[Required work]: Among the lines of the records, find all that carry the word "disk" and copy them.

== Supplied records

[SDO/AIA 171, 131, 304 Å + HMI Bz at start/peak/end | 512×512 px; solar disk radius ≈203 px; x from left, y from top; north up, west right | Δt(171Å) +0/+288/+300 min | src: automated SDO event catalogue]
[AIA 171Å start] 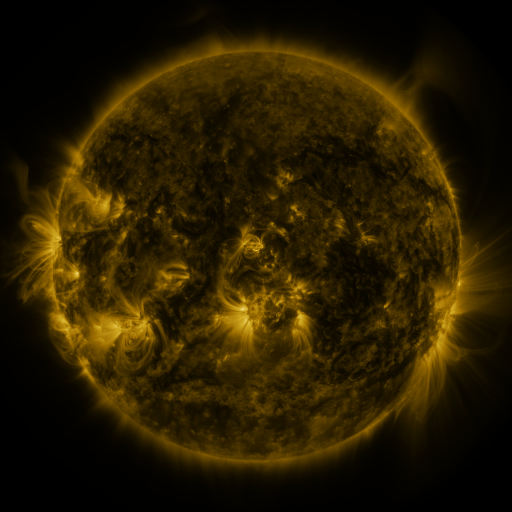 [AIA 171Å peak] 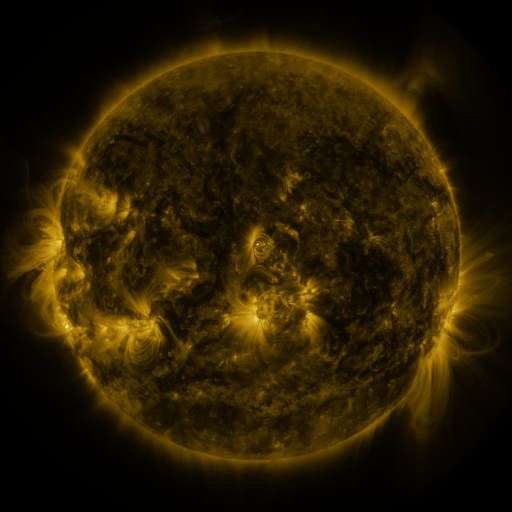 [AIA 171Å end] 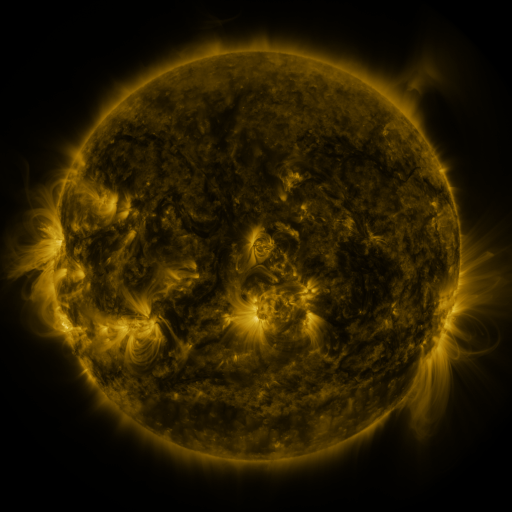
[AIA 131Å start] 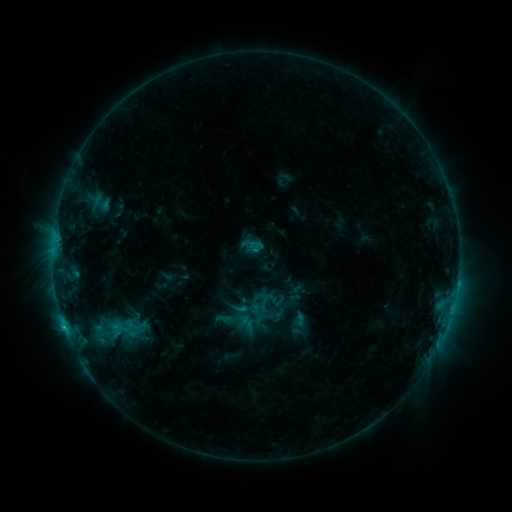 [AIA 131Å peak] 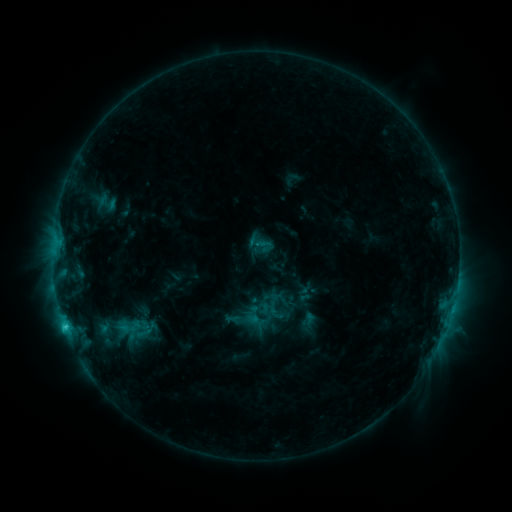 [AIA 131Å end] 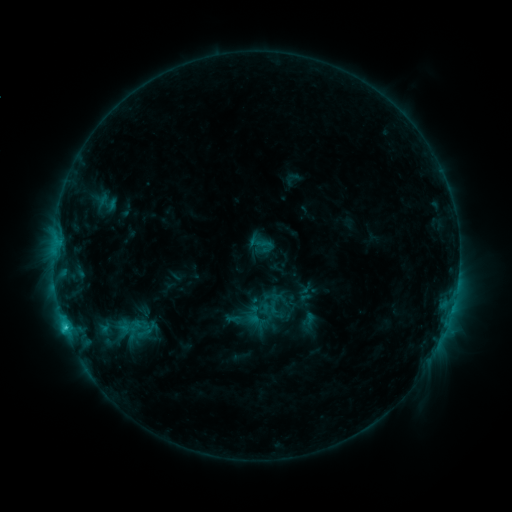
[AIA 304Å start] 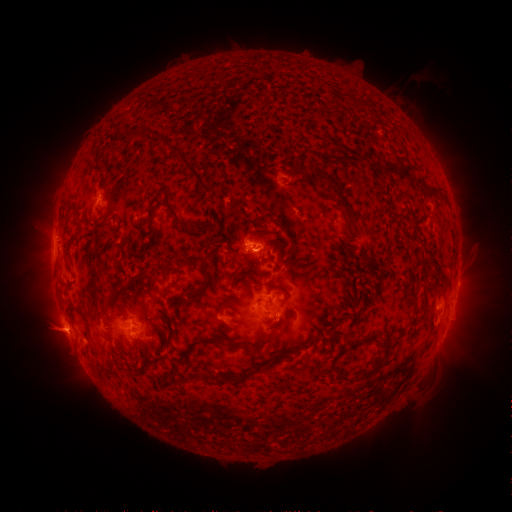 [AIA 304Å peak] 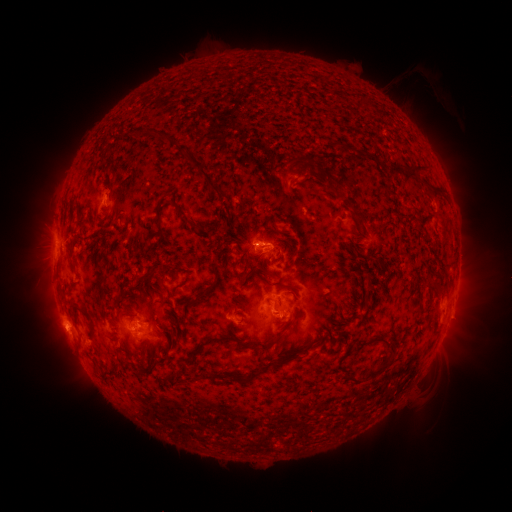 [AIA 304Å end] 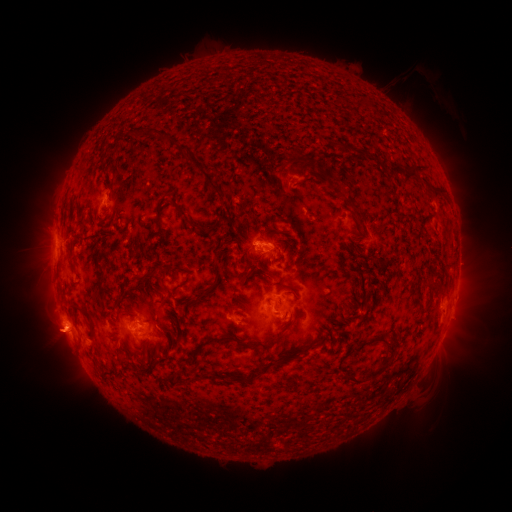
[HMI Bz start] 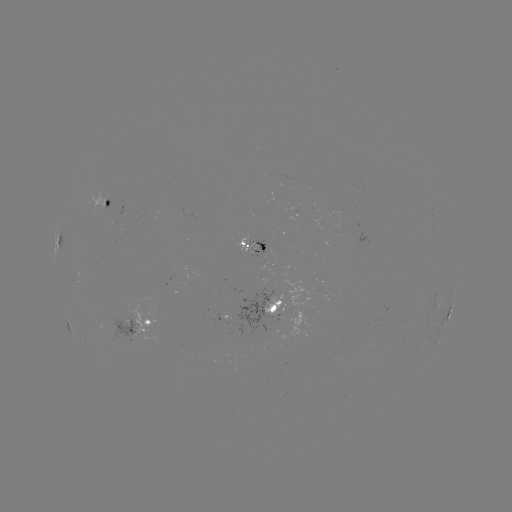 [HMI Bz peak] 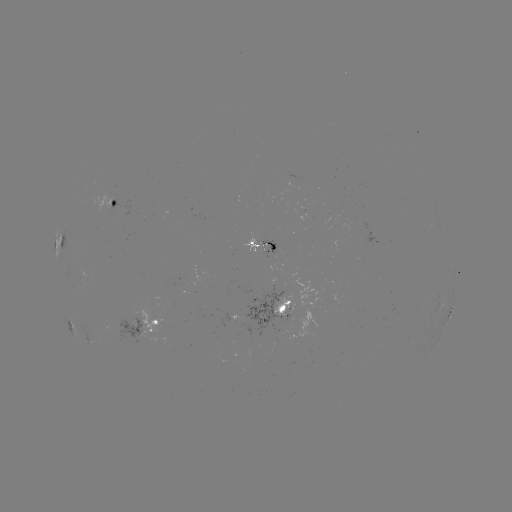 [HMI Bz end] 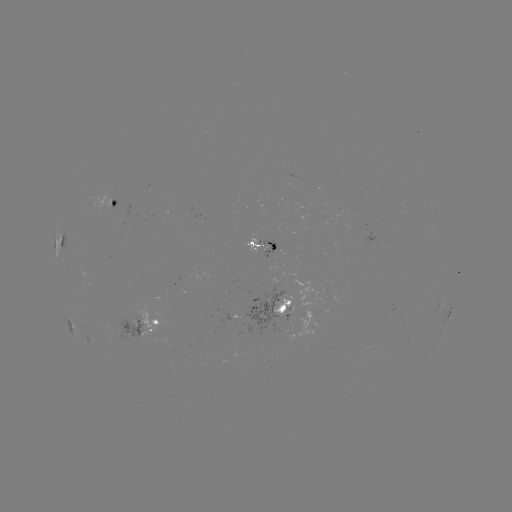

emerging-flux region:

====
== Supplied records

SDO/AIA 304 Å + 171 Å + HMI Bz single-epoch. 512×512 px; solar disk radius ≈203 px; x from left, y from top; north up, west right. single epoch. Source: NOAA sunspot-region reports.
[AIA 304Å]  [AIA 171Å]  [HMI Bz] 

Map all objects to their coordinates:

====

[Response to the exercise]:
[SDO/AIA 171, 131, 304 Å + HMI Bz at start/peak/end | 512×512 px; solar disk radius ≈203 px; x from left, y from top; north up, west right | Δt(171Å) +0/+288/+300 min | src: automated SDO event catalogue]
SDO/AIA 304 Å + 171 Å + HMI Bz single-epoch. 512×512 px; solar disk radius ≈203 px; x from left, y from top; north up, west right. single epoch. Source: NOAA sunspot-region reports.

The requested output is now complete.